In the hall, shag carpet rose stiff under his toes. The door to his mother’s room hung loose in its frame. It was hollow core and unpainted, a mismatch. The original door lay splintered in the backyard, kicked off its hinges a month back when Ken and Johnny’s mother got into it after hours. She never said what the argument was about, but Johnny guessed it had something to do with him. A year ago, Ken could never have gotten close to a woman like her, and Johnny never let him forget it; but that was a year ago. A lifetime.

They’d known Ken for years, or thought they had. Johnny’s dad was a contractor, and Ken built whole neighborhoods. They worked well together because Johnny’s dad was fast and competent, and because Ken was smart enough to respect him. Because of that, Ken had always been pleasant and mindful, even after the kidnapping, right up until Johnny’s dad decided that grief and guilt were too much to bear. But after his dad left, the respect disappeared, and Ken started coming around a lot. Now he ran things. He kept Johnny’s mother dependent and alone, kept her medicated or drunk. He told her what to do and she did it. Cook a steak. Go to the bedroom. Lock the door.

Johnny took it in with those black eyes, and often found himself in the kitchen, at night, three fingers on the big knife in its wooden block, picturing the soft place above Ken’s chest, thinking about it.

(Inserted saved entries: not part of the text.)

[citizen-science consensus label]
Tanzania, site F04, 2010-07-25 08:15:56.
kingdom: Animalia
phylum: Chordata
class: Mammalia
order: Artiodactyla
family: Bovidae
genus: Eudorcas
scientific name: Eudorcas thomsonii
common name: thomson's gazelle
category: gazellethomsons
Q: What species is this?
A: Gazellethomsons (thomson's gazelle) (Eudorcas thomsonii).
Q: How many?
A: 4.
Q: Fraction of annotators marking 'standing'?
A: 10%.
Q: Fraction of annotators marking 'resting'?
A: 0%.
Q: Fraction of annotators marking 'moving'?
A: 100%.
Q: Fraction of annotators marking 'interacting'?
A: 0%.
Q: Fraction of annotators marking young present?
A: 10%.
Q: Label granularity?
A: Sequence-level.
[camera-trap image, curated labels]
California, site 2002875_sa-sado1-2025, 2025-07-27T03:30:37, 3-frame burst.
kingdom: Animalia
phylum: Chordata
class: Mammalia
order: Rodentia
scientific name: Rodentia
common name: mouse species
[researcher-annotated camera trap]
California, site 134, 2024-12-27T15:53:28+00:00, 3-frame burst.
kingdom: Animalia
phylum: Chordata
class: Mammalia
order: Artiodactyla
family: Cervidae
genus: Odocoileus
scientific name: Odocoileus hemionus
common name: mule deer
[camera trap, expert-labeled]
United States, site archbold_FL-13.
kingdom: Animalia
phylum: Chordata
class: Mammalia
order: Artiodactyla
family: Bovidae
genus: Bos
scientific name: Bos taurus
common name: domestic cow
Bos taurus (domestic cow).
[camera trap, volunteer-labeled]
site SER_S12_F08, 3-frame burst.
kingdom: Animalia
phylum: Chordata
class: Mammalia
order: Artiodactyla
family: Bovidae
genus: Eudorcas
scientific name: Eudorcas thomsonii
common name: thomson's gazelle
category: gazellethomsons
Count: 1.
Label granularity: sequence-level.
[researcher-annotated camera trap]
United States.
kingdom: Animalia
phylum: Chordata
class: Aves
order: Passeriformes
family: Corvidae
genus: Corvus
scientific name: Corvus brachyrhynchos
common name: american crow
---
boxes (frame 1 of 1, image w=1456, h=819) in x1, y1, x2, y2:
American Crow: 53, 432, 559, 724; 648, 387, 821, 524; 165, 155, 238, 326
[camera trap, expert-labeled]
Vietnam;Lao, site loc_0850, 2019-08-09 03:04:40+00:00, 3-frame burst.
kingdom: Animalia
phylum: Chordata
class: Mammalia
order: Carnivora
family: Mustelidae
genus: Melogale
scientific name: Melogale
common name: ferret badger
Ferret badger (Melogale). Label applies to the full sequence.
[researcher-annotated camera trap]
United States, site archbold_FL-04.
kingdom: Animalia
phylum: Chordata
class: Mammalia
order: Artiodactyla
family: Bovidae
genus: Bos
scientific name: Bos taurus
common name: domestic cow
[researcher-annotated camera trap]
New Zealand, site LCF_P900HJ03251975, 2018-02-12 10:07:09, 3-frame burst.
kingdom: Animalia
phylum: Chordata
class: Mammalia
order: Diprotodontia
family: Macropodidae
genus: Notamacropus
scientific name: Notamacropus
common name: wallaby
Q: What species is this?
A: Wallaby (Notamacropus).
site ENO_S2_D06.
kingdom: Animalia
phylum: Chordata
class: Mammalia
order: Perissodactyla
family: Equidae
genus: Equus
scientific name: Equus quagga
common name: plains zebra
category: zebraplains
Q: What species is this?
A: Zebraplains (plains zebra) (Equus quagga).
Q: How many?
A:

The man was a predator, pure and simple; and Johnny’s mother had faded down to nothing. She weighed less than a hundred pounds and was as drawn as a shut-in, but Johnny saw the way men looked at her, the way Ken got possessive when she made it out of the house. Her skin, though pale, was flawless, her eyes large and deep and wounded. She was thirty-three, and looked like an angel would look if there was such a thing, dark-haired and fragile and unearthly. Men stopped what they were doing when she walked into a room. They stared as if a glow came off her skin, as if she might rise from the ground at any moment.